建築資材の価格上昇や人件費の高騰により、内装工事費は年々上昇しています。
例えば20坪程度の美容室でも、
- スケルトンからの新規工事
- 給排水設備工事
- 電気工事
- 空調工事
を行うと、600万円〜1,000万円以上になることもあります。
一方で居抜き物件であれば、既存設備を活用できるため大幅なコスト削減が可能です。
その結果、
「できるだけ借入を減らしたい」
「自己資金が少ない」
「一人美容室で開業したい」
という開業者を中心に人気が高まっています。
居抜き物件とスケルトン物件の違い
美容室開業では「居抜き」と「スケルトン」のどちらを選ぶかが大きな判断ポイントになります。
まずは両者の違いを整理しておきましょう。
スケルトン物件とは?
スケルトン物件とは建物の骨組みだけの状態を指します。
床や壁、天井、設備などは基本的に何もない状態です。
そのため、
- レイアウト
- デザイン
- 設備配置
をすべて自由に設計できます。
理想の美容室を一から作れる点が最大のメリットです。
しかしその反面、
- 工事費が高額
- 工期が長い
- 融資額が増える
というデメリットがあります。
居抜き物件との比較
| 項目 | 居抜き物件 | スケルトン物件 |
|---|---|---|
| 初期費用 | 安い | 高い |
| 工事費 | 少ない | 多い |
| 自由度 | 低い | 高い |
| 開業スピード | 早い | 遅い |
| 設備流用 | 可能 | 不可 |
| 融資額 | 少なく済む | 大きくなりやすい |
どちらが優れているというわけではありません。
重要なのは、
- 開業資金
- コンセプト
- ターゲット層
- 経営計画
に合わせて選択することです。
なぜ美容室開業で居抜き物件が人気なのか
開業費用を数百万円単位で削減できる
美容室の開業費用の中で最も大きな割合を占めるのが内装工事費です。
特に美容室は、
- 給排水設備
- シャンプー設備
- 電気容量増設
- 空調設備
など特殊工事が多くなります。
例えば20坪の店舗の場合、
内装工事だけで600万円〜1,000万円かかることもあります。
しかし前テナントが美容室であれば、
- 配管
- シャンプー設備
- 電気設備
を流用できる可能性があります。
結果として数百万円単位のコスト削減につながることも珍しくありません。
融資審査でも有利になりやすい
日本政策金融公庫などで融資を受ける場合、開業資金総額は重要な審査項目です。
必要資金が大きいほど、
- 借入額が増える
- 返済負担が増える
- 審査のハードルが上がる
傾向があります。
一方で居抜きを活用して開業費用を抑えれば、
事業計画書上の資金計画も安定しやすくなります。
開業後の返済負担も軽減できるため、経営の安全性が高まります。
運転資金を確保しやすい
開業で失敗する美容室に共通する問題のひとつが「運転資金不足」です。
店舗づくりに予算を使いすぎてしまい、
- 広告費
- 求人費
- 仕入れ費
- 生活費
を確保できなくなるケースがあります。
実際には、内装費を100万円削ることよりも、運転資金を100万円多く残す方が経営上のメリットは大きいことも少なくありません。

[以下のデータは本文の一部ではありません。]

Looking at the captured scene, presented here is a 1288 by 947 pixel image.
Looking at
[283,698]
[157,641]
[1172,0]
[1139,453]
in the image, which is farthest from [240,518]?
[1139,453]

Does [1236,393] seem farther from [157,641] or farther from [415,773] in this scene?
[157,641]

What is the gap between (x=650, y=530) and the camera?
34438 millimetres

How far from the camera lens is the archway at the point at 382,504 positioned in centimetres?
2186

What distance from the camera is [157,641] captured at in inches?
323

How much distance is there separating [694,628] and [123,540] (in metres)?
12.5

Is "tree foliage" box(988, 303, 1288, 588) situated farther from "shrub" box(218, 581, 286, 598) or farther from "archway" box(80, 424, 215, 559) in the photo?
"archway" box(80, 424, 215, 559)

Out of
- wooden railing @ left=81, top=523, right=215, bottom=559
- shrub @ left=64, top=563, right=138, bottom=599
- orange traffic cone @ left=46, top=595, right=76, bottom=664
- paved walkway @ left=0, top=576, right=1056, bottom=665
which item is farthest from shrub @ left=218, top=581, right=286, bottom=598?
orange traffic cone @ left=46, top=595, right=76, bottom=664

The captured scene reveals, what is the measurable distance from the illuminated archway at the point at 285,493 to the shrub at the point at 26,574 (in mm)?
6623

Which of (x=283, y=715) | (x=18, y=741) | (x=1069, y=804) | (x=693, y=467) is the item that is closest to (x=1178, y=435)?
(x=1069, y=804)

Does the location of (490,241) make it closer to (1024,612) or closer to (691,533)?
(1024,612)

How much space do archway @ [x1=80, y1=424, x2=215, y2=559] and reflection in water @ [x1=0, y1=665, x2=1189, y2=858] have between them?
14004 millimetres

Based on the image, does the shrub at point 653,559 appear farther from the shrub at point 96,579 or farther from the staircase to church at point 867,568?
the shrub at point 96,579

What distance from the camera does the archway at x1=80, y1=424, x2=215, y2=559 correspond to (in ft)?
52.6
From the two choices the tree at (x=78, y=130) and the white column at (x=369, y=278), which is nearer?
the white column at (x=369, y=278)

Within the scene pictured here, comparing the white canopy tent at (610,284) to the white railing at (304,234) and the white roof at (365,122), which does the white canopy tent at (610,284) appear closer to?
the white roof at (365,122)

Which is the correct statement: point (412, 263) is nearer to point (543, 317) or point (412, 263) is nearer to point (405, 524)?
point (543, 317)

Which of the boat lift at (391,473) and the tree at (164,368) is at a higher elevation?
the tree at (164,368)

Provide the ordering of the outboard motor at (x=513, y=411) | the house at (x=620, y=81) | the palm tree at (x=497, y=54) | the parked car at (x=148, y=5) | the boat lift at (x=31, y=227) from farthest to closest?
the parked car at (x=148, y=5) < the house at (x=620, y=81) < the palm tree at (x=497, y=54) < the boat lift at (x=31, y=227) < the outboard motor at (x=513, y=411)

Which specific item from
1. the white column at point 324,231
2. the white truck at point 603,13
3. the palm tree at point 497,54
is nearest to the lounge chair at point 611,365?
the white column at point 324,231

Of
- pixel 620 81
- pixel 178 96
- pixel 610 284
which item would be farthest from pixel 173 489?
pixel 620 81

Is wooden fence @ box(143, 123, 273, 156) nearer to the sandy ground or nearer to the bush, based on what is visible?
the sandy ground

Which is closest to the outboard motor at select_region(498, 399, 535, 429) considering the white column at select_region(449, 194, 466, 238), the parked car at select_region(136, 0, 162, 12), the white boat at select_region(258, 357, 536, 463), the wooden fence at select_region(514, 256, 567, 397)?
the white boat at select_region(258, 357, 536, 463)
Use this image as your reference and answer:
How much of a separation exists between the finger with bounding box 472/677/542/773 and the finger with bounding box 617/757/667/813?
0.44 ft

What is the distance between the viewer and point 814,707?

居抜き物件は、こうした資金繰りリスクを軽減する有効な手段です。
一人美容室との相性が非常に良い
近年増加している一人美容室は、居抜き物件との相性が抜群です。
一人サロンの場合、
- セット面1〜3席
- シャンプー台1台
- 小規模店舗
で運営できるため、大規模な設備投資が不要です。
10〜15坪程度の美容室居抜き物件であれば、低コストかつ効率的な開業が実現できます。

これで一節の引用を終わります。